Apparently stripes are in this season, ‘cause every woman there was wearing bloody stripes. Now I know how a tiger feels when he’s hunting zebra. Fair dinkum, if anyone had a barcode scanner there, it would’ve shut itself down.
After I eventually found her (or more accurately she saw me and yelled out), I ended up in a line in front of a man with what seemed like two female friends, and couldn’t help but overhear their conversation. After all, they were talking about money and that always makes my ears prick.
One of the women was talking about loans and the guy was telling her about rates of tax. He was talking with a degree of confidence that would undoubtedly have made the two women confident he knew his stuff. Problem was, he didn’t. Every single figure he was telling them was wrong.
I realised that these women were financially savvy enough to be at a market that sells secondhand baby and children’s clothing, toys and books, but naïve because they were lapping up what their friend was saying. One thing was very obvious to me – this guy was no professional. This is a very important thing to take note of – unless the friend or family member who gives you money advice is an expert in the area of finance, talk to someone who is.
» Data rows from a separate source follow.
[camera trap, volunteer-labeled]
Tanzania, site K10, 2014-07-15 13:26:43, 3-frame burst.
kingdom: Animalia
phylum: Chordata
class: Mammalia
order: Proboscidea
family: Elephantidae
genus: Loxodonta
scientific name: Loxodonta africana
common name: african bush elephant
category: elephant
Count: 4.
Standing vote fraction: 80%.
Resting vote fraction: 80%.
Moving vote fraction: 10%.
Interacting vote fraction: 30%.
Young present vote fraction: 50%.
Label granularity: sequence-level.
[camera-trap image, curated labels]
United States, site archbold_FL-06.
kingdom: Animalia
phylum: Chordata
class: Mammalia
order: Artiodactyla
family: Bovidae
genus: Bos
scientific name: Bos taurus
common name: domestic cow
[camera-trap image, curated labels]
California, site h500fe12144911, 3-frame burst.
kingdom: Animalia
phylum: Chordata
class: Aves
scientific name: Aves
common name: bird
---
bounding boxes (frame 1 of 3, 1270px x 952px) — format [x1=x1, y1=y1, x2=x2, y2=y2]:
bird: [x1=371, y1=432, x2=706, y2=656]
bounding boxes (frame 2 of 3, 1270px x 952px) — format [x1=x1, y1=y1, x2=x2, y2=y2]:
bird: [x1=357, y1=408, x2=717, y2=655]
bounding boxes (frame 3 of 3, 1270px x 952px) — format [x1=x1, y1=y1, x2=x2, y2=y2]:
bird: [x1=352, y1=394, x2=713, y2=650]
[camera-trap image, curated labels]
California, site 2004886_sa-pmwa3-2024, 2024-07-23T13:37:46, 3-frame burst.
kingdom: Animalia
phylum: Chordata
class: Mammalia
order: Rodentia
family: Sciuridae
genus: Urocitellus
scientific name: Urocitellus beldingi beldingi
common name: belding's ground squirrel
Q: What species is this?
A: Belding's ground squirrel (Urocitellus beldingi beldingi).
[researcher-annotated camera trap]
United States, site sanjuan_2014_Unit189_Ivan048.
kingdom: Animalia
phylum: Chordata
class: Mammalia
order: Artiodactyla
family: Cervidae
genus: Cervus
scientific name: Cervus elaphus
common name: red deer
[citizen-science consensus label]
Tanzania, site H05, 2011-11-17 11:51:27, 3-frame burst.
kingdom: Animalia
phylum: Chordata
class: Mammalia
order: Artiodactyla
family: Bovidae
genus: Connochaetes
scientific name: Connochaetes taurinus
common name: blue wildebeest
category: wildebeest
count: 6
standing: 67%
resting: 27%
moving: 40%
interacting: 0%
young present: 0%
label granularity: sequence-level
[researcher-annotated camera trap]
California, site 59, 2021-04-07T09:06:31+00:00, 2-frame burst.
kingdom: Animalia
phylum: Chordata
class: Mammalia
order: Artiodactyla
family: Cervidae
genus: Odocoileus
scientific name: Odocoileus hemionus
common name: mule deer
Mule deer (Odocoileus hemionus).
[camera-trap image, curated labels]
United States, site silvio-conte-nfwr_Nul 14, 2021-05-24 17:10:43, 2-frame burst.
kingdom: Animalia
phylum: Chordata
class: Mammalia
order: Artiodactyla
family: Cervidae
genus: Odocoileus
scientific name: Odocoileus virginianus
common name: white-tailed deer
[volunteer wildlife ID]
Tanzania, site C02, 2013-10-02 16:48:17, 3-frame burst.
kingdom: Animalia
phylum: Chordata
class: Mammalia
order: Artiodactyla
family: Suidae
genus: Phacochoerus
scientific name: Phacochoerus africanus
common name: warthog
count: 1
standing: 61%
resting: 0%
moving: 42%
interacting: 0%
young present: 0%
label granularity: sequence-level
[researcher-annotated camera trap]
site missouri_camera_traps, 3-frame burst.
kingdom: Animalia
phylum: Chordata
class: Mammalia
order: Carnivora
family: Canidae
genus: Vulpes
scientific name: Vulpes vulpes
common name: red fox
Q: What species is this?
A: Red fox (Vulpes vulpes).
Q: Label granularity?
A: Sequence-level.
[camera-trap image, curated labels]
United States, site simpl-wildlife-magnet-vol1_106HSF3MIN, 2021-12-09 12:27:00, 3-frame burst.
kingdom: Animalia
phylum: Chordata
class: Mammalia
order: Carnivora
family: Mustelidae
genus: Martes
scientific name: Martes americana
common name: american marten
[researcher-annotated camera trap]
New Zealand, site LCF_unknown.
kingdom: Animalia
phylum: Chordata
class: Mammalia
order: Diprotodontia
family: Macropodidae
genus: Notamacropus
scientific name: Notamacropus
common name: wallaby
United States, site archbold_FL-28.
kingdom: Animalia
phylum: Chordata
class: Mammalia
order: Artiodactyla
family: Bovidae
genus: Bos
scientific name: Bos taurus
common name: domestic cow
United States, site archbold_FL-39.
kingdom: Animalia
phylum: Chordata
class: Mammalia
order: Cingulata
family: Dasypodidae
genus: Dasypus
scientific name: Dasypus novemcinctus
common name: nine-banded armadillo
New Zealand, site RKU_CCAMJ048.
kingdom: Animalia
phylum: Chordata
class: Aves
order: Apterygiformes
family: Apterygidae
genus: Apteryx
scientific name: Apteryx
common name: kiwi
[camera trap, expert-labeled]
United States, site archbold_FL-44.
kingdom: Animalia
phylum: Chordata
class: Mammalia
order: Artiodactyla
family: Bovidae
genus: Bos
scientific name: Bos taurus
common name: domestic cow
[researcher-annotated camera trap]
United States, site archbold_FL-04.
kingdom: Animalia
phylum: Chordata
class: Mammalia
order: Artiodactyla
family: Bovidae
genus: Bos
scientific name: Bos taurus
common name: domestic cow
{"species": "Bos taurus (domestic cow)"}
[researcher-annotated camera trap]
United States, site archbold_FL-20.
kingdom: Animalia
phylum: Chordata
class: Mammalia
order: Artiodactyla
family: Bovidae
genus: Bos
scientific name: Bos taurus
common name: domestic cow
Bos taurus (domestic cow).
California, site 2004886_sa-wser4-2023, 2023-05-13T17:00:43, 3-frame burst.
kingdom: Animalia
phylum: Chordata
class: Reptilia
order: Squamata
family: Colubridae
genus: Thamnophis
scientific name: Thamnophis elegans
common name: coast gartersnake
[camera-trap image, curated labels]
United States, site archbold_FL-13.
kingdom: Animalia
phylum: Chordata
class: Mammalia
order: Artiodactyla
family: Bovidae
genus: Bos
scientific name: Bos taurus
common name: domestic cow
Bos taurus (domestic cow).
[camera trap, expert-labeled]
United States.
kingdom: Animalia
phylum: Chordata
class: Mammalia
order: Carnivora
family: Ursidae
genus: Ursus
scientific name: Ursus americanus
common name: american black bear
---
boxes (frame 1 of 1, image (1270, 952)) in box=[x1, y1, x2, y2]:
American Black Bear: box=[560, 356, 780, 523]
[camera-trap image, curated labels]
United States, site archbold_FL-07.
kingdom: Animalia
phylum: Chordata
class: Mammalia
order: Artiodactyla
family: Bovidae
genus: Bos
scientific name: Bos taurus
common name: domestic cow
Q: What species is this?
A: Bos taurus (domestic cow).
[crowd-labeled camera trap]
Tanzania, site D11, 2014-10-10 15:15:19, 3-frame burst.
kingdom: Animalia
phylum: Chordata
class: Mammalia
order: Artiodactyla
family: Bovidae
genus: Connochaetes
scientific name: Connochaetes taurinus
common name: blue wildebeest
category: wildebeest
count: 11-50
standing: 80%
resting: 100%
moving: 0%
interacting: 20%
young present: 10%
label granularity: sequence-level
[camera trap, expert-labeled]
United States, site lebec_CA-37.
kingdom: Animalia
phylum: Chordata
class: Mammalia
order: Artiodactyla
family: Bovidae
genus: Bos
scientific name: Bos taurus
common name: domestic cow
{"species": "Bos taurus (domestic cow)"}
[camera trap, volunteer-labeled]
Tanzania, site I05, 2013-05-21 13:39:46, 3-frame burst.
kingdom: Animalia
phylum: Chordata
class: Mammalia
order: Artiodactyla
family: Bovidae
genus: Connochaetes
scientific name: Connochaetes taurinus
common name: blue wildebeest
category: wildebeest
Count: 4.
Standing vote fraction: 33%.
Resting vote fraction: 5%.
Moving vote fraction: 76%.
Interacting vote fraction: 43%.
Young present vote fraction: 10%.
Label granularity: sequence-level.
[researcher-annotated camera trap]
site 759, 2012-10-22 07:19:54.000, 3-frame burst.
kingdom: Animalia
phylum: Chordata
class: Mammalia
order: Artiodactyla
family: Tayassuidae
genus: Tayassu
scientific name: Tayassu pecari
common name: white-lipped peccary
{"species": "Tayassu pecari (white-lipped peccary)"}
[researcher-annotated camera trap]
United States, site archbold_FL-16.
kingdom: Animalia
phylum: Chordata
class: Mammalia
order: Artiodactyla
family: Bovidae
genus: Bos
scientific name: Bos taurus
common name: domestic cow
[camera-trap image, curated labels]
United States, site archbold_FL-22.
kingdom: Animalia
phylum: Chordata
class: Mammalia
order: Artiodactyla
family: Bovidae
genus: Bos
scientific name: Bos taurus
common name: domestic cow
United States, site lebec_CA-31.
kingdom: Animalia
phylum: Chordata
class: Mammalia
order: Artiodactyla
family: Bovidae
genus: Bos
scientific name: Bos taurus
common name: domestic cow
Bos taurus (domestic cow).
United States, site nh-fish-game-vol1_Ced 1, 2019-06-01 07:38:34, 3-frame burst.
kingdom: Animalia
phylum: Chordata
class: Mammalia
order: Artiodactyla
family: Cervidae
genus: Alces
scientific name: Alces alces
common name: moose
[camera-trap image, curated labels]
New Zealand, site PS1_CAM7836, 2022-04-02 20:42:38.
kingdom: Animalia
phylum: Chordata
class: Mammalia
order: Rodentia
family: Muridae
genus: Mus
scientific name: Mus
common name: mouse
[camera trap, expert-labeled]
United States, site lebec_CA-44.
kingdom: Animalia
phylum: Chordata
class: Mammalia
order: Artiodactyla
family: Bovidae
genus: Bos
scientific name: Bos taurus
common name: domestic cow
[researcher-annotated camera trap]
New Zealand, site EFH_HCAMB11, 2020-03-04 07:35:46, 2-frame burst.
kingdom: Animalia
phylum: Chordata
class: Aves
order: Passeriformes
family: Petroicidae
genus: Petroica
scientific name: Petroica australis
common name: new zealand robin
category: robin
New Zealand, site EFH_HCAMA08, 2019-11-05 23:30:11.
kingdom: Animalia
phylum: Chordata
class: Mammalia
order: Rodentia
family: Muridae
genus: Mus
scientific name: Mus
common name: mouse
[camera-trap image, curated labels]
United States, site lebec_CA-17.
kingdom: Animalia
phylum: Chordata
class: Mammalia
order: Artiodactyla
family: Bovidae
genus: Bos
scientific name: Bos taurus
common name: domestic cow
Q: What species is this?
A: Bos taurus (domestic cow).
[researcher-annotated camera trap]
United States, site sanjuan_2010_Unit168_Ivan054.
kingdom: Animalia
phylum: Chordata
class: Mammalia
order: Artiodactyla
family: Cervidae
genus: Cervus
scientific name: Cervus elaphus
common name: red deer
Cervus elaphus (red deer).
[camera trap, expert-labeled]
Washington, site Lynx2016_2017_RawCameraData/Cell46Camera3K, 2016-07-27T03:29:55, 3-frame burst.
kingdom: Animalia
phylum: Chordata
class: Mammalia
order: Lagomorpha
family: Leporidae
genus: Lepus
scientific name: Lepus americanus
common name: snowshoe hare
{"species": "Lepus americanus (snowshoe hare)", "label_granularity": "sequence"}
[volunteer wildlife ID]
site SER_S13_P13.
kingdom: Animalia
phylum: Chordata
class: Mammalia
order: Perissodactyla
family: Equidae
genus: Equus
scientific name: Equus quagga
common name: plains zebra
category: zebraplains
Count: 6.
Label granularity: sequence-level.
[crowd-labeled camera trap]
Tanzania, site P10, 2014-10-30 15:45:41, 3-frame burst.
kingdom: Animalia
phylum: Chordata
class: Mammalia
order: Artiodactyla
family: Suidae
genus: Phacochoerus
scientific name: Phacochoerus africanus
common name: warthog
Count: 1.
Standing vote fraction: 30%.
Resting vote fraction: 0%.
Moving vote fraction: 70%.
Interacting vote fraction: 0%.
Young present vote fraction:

Don’t take advice from family and friends about money. Guidance is one thing, like “don’t take my word for it, speak to my accountant” or “read what Paul Clitheroe says about this stuff in his book”. Advice like “you should get an interest only loan on your property” is something altogether different.
Family or friends who have been successful in a certain area are likely to steer you towards those same places to try to help you – and it does come from the best intentions. But their situation is different to yours, therefore the best financial tools for you will be different from the tools for the person giving you unqualified advice. Of course I am assuming that the person giving the advice is not your identical twin who is married to the identical twin of your spouse, who you live with and who shares the same job as you. I know, big assumption, and if you are actually in precisely the same situation as the advice giver it will probably work really well. If not, seek out an expert.